This history of international health has tended to focus on the work of international organisations, western philanthropic groups, and experts from the liberal states of Europe and North America. Liberal internationalists undoubtedly played a key role in the modern history of international health, but they only form part of the story. Recent research has begun to explore modern international health cooperation which took place beyond the confines of these liberal institutions and societies, including between socialist states during the Cold War. This paper aims to further these lines of enquiry by exploring the history of mid-twentieth century international health from the perspective of the authoritarian right, focussing on the case study of Franco’s Spain. Francoist health officials and experts engaged with various forms of international cooperation and exchange, but their work challenges us to rethink our traditional understanding of international health history.

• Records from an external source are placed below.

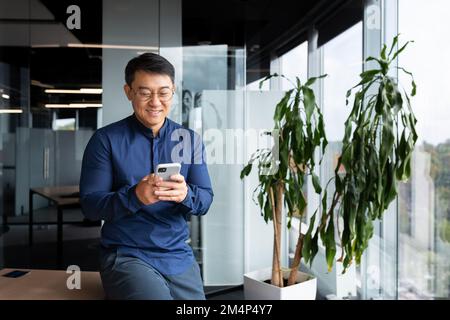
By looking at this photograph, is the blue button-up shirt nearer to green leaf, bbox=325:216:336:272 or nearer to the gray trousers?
the gray trousers

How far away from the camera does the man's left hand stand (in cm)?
141

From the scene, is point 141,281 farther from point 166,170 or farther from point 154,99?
point 154,99

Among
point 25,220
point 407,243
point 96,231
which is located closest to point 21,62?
point 25,220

The paper will examine some of the key ways in which Francoist health experts cooperated beyond their national borders. During the Second World War many focussed their attention on Nazi Germany, taking part in the various forms of international health cooperation organised under the auspices of the Nazi ‘New Order’. After the war, a fierce debate raged over whether Spain should be admitted to the WHO. The country was ultimately excluded for six years, but the controversy surrounding the issue illustrates the ways in which authoritarian regimes could exploit the idea of international health as a ‘technical’ and ‘apolitical’ field to further their political goals. Beyond the WHO, Spanish experts built networks of cooperation around their small colonial territories in Africa, and around their former imperial relationships in Latin America. This involved cooperation with other imperial powers, combined efforts to prevent the interference of organisations such as the WHO and UNICEF in colonial affairs, and the promotion of new regional patterns of health cooperation based on shared history, language, culture and religion. Religious identity also formed the basis for the international cooperation between Catholic humanitarian and health organisations which provided one of the most fruitful ways for Francoist experts to work internationally during the early stages of the Cold War. These diverse forms of cross-border cooperation point to the need to incorporate the authoritarian history of international health into our understanding of the field.